# Your objective
Determine how many lines in the records below contain the string "region". Give only the number.

# Stored records
# # # # #
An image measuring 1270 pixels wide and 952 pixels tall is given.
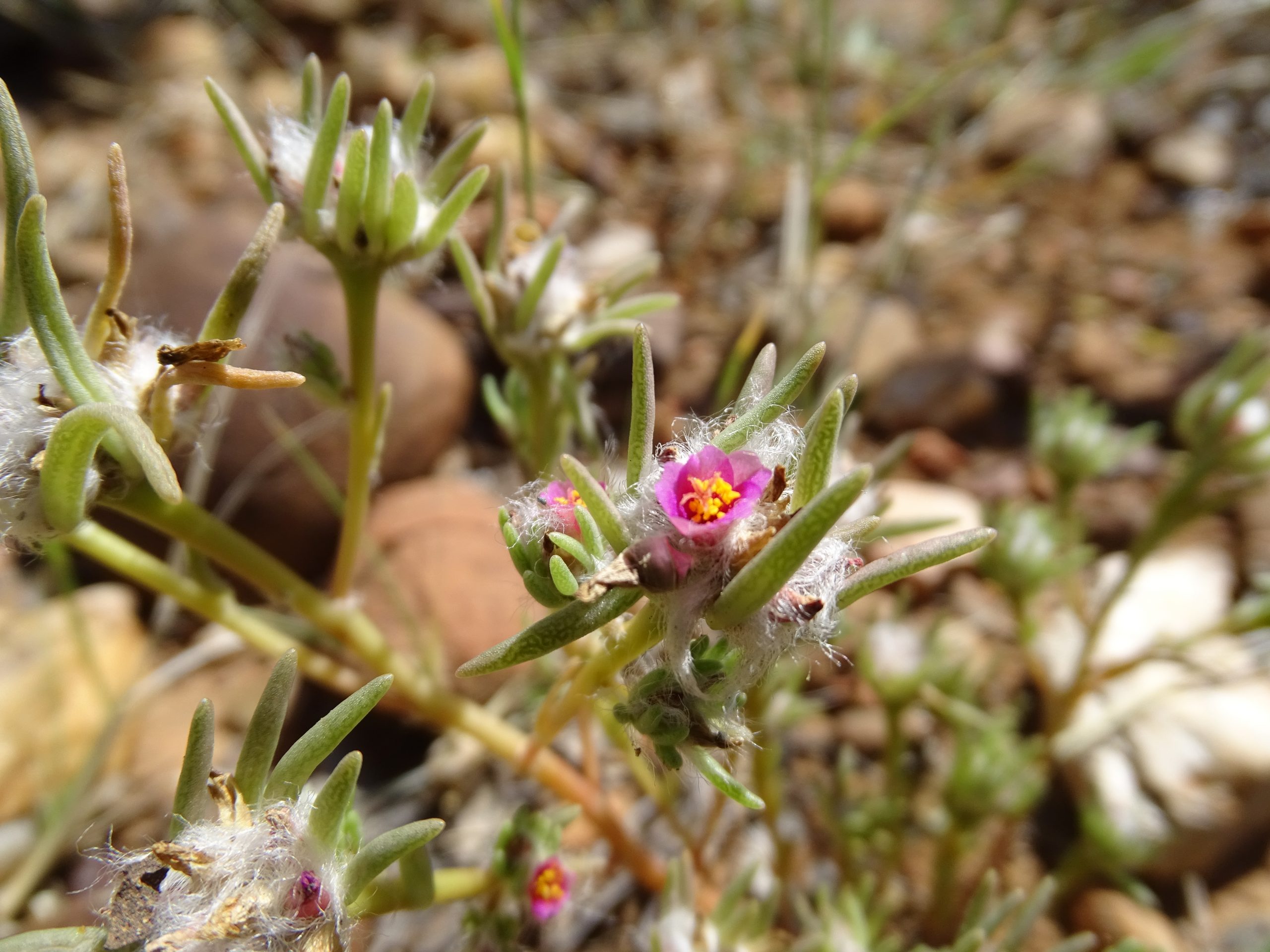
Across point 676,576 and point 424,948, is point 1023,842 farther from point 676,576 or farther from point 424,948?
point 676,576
# # # # #
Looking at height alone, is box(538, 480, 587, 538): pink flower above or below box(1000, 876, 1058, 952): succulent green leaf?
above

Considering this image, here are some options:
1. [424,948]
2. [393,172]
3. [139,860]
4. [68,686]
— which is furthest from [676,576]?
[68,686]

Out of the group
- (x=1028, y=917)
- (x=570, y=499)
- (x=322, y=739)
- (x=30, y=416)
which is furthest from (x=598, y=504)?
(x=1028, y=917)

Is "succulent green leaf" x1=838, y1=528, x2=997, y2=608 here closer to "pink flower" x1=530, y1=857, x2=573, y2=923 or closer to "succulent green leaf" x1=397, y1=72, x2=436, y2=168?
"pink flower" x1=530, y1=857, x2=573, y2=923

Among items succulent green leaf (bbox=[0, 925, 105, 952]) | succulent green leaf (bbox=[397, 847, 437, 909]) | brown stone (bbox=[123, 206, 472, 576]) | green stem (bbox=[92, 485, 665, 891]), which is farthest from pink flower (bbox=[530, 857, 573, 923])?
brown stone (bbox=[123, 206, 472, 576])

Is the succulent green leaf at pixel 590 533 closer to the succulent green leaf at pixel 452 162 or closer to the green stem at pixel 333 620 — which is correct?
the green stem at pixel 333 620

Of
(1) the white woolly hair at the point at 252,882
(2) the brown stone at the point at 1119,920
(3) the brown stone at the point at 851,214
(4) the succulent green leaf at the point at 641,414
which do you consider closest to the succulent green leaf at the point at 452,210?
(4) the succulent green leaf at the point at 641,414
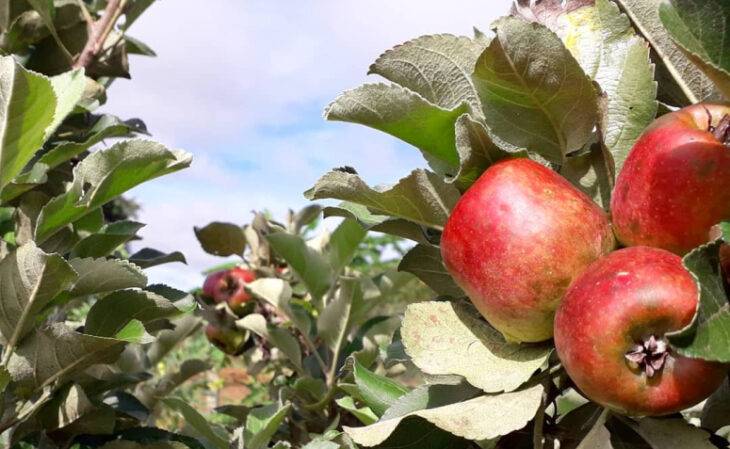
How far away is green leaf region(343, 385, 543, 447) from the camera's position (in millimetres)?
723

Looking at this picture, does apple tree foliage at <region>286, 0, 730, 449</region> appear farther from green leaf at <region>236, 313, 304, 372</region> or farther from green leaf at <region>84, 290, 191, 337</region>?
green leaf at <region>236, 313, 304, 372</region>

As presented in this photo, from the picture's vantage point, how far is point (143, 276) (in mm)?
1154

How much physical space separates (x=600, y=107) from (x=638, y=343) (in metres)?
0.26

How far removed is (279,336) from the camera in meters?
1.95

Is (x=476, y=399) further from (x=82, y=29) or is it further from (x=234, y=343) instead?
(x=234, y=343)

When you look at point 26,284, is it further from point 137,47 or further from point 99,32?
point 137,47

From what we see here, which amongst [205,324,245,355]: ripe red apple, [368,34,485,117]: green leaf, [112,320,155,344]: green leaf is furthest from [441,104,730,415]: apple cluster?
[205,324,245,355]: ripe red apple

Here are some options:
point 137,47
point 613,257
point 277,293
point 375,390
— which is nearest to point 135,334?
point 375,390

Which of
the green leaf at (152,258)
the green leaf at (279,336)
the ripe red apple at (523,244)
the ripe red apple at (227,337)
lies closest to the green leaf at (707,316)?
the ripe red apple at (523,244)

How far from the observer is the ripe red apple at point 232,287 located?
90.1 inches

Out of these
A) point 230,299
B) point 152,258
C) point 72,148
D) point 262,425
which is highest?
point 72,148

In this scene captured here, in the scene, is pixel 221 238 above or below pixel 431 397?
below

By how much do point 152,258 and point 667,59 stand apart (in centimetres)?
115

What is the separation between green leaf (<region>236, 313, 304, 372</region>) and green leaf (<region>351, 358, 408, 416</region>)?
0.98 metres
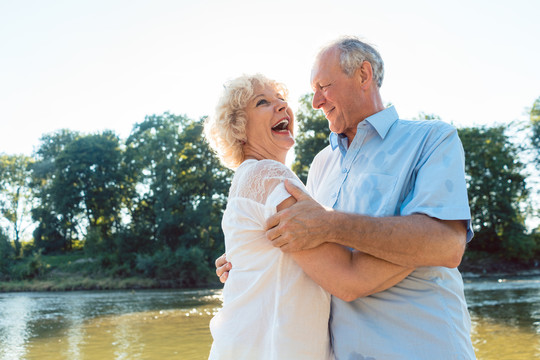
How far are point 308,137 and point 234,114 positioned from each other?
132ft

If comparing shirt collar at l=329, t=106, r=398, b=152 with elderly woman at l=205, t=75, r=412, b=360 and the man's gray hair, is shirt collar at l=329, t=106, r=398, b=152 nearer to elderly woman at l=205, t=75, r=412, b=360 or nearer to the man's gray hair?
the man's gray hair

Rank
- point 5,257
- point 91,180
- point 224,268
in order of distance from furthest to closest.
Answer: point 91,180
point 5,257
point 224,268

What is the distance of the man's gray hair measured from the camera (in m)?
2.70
# # # # #
# Expected output
4